The human brain is not a clock. It’s a pattern machine.
We are wired to recognize patterns.
Our brains are constantly processing information from the world around us, looking for familiar patterns and making predictions about what will happen next. This ability to recognize and create patterns is not just something that happens in our heads – it has a direct impact on our behavior.
Edward Thorndike’s Stimulus Response Theory explains this concept. Under this theory, human behavior is “a series of interactions between stimuli and the responses they evoke from human subjects”.
Think about the last time you encountered a familiar pattern – maybe you saw a stop sign while driving, or heard the sound of a familiar song. In that moment, your brain quickly recognized the pattern and triggered a response. You stepped on the brake pedal or started humming along to the tune without even thinking about it.
This is what happens when you form a habit, your brain automatically creates a routine, and you subconsciously stick to it without planning or overthinking it.
Our ability to recognize patterns and respond automatically is a key aspect of behavior. Our brains are constantly creating neural pathways that reinforce certain patterns of behavior. For example, if we consistently wake up at a certain time every day, our brains will create a pattern that makes it easier for us to wake up at that time in the future.

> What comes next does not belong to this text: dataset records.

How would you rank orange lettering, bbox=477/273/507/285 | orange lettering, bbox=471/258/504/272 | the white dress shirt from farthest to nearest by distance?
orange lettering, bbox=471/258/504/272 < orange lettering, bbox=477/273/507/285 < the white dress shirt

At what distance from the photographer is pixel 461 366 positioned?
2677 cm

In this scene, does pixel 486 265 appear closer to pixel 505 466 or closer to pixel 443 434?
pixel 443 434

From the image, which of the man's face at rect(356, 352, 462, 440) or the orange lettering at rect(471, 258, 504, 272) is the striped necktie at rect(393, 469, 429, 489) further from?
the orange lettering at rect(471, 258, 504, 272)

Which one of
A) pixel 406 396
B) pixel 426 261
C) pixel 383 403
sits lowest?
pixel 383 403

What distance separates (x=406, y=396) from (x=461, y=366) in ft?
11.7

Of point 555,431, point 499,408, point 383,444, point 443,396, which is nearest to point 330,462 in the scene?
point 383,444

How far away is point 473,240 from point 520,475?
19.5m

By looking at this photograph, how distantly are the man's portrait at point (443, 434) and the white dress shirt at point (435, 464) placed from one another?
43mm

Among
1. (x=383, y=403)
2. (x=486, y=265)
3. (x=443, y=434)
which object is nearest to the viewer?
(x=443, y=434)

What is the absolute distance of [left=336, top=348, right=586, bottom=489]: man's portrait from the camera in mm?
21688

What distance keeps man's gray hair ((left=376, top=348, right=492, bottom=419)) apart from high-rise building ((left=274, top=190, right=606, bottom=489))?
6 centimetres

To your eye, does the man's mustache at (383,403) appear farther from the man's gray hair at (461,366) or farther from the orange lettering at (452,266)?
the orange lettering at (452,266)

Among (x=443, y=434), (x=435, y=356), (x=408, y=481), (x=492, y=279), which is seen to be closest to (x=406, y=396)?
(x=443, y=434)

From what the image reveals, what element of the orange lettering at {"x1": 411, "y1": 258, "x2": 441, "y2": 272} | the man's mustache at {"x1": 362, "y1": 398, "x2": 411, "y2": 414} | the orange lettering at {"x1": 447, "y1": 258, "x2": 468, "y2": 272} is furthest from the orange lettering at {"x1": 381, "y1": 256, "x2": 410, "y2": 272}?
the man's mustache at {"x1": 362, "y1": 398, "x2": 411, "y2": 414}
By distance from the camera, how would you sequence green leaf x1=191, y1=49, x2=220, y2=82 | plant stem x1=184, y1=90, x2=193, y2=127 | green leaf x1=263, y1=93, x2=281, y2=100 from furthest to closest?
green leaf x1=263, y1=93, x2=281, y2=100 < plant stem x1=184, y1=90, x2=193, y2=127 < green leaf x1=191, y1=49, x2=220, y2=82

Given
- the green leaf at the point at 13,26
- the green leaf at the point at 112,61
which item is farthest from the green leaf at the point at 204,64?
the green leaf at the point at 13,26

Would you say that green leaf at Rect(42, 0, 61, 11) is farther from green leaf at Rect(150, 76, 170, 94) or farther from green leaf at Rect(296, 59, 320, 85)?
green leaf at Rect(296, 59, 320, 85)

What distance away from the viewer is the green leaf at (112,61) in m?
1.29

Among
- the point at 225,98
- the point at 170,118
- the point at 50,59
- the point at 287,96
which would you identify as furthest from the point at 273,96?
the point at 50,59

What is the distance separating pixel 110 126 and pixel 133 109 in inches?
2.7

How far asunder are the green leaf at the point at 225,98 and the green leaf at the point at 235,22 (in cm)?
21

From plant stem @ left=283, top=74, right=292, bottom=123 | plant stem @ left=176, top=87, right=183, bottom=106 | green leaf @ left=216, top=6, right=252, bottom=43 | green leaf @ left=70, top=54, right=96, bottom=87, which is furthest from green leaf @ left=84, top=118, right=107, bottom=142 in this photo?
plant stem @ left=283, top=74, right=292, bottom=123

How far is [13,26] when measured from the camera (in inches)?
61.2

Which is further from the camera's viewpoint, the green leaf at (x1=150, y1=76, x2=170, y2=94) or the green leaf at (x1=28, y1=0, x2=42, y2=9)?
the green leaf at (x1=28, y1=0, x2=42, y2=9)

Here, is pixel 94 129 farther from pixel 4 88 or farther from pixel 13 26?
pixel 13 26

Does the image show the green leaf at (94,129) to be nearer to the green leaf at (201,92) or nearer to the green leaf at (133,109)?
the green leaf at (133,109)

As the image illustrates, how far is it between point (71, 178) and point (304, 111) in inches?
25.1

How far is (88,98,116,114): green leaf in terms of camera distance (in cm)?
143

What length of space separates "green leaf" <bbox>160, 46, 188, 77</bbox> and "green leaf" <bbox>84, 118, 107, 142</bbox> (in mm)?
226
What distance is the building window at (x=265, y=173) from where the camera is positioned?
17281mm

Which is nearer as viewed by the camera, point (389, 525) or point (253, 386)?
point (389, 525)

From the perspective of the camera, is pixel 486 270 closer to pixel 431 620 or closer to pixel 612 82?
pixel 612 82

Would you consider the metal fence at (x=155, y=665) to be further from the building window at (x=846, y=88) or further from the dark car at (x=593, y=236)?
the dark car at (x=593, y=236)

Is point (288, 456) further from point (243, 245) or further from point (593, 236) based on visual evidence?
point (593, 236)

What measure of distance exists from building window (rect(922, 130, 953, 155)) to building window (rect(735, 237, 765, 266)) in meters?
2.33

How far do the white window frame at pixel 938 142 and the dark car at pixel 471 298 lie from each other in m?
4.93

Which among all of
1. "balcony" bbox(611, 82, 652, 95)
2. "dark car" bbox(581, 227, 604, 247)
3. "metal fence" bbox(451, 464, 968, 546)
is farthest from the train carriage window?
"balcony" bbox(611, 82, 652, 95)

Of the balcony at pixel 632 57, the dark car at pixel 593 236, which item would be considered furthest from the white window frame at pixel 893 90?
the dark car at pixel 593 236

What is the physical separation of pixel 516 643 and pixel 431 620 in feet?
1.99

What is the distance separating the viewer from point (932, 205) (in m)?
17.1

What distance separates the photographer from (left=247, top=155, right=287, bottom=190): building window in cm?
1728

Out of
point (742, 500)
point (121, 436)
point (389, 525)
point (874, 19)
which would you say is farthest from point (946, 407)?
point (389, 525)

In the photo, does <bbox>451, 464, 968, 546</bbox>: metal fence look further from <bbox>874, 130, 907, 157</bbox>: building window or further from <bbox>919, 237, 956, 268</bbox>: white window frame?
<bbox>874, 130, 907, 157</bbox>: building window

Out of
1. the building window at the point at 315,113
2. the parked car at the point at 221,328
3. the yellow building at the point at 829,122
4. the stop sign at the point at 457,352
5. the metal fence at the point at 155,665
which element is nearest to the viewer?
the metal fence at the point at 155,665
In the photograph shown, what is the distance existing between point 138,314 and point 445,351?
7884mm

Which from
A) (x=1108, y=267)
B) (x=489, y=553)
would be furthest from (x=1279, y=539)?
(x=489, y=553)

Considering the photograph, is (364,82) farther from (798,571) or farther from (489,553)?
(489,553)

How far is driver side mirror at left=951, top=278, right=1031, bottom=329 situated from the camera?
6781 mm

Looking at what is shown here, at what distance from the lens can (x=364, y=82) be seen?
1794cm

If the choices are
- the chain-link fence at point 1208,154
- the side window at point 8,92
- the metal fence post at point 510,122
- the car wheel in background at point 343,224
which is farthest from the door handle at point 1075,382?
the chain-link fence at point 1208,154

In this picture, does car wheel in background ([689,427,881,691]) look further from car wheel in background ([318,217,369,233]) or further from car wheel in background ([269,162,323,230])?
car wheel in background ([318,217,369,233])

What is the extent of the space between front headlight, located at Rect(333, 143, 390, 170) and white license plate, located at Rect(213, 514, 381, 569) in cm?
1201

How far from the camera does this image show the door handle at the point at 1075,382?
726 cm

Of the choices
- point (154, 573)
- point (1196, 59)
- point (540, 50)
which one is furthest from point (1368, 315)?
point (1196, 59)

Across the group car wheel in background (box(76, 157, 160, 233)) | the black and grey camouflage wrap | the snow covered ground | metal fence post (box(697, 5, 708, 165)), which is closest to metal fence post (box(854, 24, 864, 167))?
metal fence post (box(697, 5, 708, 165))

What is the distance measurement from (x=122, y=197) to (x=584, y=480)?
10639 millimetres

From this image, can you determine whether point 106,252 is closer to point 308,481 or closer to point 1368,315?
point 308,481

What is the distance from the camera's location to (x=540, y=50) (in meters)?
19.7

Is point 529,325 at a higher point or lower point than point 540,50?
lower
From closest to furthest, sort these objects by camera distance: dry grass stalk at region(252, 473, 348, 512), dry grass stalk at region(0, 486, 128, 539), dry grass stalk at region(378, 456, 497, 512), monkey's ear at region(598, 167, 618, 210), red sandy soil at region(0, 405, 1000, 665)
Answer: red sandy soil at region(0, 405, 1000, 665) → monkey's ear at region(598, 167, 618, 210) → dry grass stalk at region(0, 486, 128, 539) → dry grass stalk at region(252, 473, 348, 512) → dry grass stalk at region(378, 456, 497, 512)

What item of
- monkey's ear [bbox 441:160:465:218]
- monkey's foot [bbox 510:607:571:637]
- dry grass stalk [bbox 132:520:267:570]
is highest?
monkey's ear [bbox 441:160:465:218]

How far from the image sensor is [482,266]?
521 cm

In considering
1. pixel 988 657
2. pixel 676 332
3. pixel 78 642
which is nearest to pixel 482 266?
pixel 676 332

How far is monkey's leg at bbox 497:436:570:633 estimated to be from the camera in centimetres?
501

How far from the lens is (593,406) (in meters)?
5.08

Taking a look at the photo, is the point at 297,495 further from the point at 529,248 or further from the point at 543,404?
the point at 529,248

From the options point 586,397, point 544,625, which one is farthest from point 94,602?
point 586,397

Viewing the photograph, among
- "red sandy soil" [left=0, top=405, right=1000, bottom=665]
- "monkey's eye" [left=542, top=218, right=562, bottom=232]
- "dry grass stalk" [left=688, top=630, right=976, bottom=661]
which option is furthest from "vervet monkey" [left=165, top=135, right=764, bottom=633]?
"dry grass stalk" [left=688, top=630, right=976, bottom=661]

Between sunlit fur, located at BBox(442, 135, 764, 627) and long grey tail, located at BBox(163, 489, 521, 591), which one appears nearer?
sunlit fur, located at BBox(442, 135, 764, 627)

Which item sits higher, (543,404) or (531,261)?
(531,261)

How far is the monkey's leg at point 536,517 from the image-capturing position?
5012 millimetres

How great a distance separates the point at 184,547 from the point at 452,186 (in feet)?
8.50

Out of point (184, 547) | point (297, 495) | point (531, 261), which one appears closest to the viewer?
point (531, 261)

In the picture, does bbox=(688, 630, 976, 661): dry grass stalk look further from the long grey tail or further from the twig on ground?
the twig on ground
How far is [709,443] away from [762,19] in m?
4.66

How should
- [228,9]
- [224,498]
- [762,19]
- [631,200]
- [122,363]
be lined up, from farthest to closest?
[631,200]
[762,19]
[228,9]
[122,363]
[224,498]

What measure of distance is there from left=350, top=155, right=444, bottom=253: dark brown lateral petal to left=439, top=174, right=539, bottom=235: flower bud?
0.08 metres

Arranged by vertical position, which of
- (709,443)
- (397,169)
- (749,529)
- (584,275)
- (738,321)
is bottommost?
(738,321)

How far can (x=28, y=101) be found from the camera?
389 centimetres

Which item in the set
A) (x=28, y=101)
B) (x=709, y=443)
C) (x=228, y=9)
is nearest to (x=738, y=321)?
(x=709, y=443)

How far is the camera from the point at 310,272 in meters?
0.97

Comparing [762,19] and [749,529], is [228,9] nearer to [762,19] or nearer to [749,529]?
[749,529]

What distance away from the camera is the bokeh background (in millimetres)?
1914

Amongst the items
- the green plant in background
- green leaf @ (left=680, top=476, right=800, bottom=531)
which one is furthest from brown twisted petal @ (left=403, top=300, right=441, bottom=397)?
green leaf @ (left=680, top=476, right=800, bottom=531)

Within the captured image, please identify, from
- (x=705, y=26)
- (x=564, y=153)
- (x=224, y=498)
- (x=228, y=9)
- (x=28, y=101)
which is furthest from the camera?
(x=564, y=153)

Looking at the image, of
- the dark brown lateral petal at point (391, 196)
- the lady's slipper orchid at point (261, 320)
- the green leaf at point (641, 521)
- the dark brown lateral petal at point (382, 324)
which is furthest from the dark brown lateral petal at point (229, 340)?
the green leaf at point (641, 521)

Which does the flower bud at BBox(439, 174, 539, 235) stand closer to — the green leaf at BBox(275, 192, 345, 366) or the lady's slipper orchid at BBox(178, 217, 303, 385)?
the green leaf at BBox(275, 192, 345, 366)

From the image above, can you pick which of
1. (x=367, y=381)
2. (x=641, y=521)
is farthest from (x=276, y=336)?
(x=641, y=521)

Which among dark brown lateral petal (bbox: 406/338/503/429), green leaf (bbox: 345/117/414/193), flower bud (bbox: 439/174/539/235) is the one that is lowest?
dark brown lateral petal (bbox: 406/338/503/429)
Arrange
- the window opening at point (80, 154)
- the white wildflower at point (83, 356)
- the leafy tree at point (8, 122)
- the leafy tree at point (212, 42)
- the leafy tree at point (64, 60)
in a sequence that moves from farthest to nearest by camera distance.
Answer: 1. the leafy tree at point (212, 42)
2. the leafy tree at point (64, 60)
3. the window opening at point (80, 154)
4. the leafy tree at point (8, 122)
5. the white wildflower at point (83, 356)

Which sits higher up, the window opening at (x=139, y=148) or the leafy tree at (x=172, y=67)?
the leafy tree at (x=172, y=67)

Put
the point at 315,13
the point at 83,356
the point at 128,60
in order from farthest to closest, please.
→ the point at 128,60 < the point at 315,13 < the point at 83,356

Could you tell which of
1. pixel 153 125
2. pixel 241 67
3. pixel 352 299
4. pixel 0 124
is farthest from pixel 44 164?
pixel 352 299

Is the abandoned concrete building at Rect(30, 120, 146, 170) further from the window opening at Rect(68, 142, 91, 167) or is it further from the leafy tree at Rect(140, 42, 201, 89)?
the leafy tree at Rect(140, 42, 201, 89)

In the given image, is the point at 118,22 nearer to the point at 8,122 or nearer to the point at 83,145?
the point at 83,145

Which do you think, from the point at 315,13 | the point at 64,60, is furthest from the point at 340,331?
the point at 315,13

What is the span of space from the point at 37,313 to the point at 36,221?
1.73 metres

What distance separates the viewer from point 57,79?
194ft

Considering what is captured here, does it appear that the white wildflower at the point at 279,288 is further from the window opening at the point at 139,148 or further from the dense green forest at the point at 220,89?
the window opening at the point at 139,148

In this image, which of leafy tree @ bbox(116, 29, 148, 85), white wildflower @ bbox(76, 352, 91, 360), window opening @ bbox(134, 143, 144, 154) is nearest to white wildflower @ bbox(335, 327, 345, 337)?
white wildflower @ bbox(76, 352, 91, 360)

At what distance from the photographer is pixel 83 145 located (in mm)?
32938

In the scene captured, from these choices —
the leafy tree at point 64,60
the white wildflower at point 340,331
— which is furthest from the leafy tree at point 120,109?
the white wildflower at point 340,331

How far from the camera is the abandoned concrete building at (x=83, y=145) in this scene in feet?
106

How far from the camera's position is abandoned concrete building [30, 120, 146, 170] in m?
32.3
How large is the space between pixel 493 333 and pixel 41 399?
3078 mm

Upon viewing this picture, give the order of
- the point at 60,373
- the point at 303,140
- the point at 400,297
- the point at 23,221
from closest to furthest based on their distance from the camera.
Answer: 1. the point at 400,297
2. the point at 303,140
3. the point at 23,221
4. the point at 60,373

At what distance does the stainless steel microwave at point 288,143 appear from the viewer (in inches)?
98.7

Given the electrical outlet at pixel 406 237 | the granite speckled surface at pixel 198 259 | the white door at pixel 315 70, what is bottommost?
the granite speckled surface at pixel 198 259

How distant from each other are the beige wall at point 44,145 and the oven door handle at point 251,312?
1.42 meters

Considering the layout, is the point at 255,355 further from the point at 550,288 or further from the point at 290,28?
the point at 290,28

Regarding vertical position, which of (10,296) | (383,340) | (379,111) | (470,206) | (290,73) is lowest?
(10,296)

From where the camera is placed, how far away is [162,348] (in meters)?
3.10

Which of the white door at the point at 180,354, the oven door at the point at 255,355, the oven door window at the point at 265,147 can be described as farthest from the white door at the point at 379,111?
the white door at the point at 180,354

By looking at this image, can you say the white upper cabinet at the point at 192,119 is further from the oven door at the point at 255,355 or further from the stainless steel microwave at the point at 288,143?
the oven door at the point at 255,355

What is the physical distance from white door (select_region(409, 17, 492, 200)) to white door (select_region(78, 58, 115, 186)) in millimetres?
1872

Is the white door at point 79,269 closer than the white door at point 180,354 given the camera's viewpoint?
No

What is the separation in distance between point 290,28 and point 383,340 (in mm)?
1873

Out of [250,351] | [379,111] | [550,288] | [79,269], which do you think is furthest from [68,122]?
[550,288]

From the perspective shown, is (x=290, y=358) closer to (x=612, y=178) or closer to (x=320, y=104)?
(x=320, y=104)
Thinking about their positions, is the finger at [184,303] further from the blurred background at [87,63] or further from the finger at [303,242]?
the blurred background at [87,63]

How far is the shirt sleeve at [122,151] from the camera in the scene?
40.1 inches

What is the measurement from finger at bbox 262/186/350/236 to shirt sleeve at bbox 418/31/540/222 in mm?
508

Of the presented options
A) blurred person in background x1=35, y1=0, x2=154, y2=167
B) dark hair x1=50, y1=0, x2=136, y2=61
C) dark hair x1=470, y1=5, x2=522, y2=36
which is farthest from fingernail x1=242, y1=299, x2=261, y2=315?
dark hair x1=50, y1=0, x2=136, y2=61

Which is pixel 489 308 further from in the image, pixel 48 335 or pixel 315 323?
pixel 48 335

However, patterns can also be disrupted or changed. If we encounter a new situation that doesn’t fit our existing patterns, our brains are forced to adapt and create new patterns of behavior. This can be challenging, but it can also be a powerful tool for growth and learning.
For example, if we want to develop a new skill, such as playing a musical instrument or learning a new language, we need to create new patterns of behavior that reinforce that skill. This might involve practicing every day or seeking out opportunities to use the new skill in real-life situations.
Overall, recognizing and creating patterns is a fundamental aspect of human behavior. By understanding how our brains process information and create patterns, we can better understand our own behavior and make conscious choices about how we want to shape our patterns of behavior in the future.